Rocco Schiavone (Marco Giallini) ha lasciato l’Italia: dopo le rivelazioni di Enzo Baiocchi, il fratello dell’uomo ucciso da Schiavone per vendicare l’omicidio della moglie, il vicequestore romano, per timore che la Polizia possa risalire a lui, prova a scappare da Aosta e al massimo attendere che il caso faccia il suo corso.

Rocco Schiavone 4 - Cinematographe.it

Grazie però ai suoi compagni Furio (Mirko Frezza) e Brizio (Tullio Sorrentino), viene a sapere che il corpo di Luigi Baiocchi non è stato rinvenuto dove Rocco credeva di averlo sepolto. Si apre così un nuovo interrogativo per Schiavone, che intanto può tornare in Italia e riprendere le indagini sul caso Fauvre, da lui bruscamente abbandonato.

Toccata e fuga per Schiavone: un epilogo possibile

Schiavone potrebbe essere il Montalbano burbero irriverente e politicamente scorretto di Rai Due per il materiale narrativo che offre, ma forse conoscendolo non amerebbe questo destino e ad un certo punto direbbe Chi è che scassa. Il personaggio nato dalla penna di Antonio Manzini dimostra ancora una volta di avere una geografia di storie e sentimenti interiori così ricca da poter fornire materiale per diverse stagioni, o magari episodi occasionali, che arricchiscano e completino l’immagine che abbiamo del vicequestore romano trapiantato ad Aosta.

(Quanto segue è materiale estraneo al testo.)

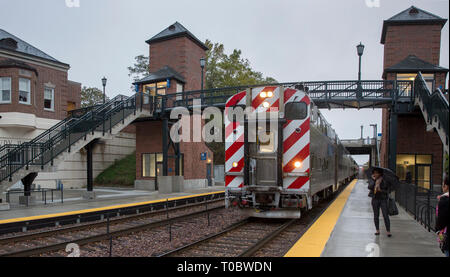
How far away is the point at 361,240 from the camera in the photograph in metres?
7.43

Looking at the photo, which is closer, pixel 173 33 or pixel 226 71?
pixel 173 33

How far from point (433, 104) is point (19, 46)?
23244 millimetres

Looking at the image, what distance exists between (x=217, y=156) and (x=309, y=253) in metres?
29.9

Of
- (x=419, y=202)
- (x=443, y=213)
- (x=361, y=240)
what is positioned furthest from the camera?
(x=419, y=202)

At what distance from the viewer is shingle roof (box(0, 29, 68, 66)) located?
20.7m

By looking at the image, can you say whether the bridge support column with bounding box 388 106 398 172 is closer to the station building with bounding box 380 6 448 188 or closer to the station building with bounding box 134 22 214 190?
the station building with bounding box 380 6 448 188

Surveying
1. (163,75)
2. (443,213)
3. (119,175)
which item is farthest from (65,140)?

Marco Giallini - Cinematographe.it

Rispetto alle serie precedenti da questa quarta possiamo aspettarci un epilogo, magari un finale della genesi stessa del personaggio, così come della sua storia. Ma se questo aspetto è in forse e lasciato al caso, è certo che la quarta è una stagione per lo più d’azione e di risoluzione. I dialoghi con la moglie, a cui ci eravamo abituati e che erano uno dei momenti sicuramente più intensi della serie, sono quasi assenti, come se i suoi demoni si fossero silenziati: ma parliamo di Rocco Schiavone, e in verità tutto resta potenzialmente possibile quando parliamo della sua matassa interiore.

Il primo episodio comincia infatti con il ritorno di Schiavone in Italia, il suo ritorno ai doveri di vicequestione, che non gli offre il tempo di concentrarsi su un interrogativo di cui ancora non sembra del tutto capacitarsi: l’assenza del corpo di Luigi Baiocchi, l’assassino della moglie seppellito proprio da lui e la fuga del fratello Enzo di Baiocchi, dopo che era stato lui stesso a risollevare il caso e a mettere in fuga il vicequestore. Schiavone però sembra quasi voler rifuggire da questa verità, come se volesse che la risposta arrivi da sé, senza doversi sforzare troppo per cercarla. Forse per non soffrire più o forse perché nulla cambierebbe al suo presente.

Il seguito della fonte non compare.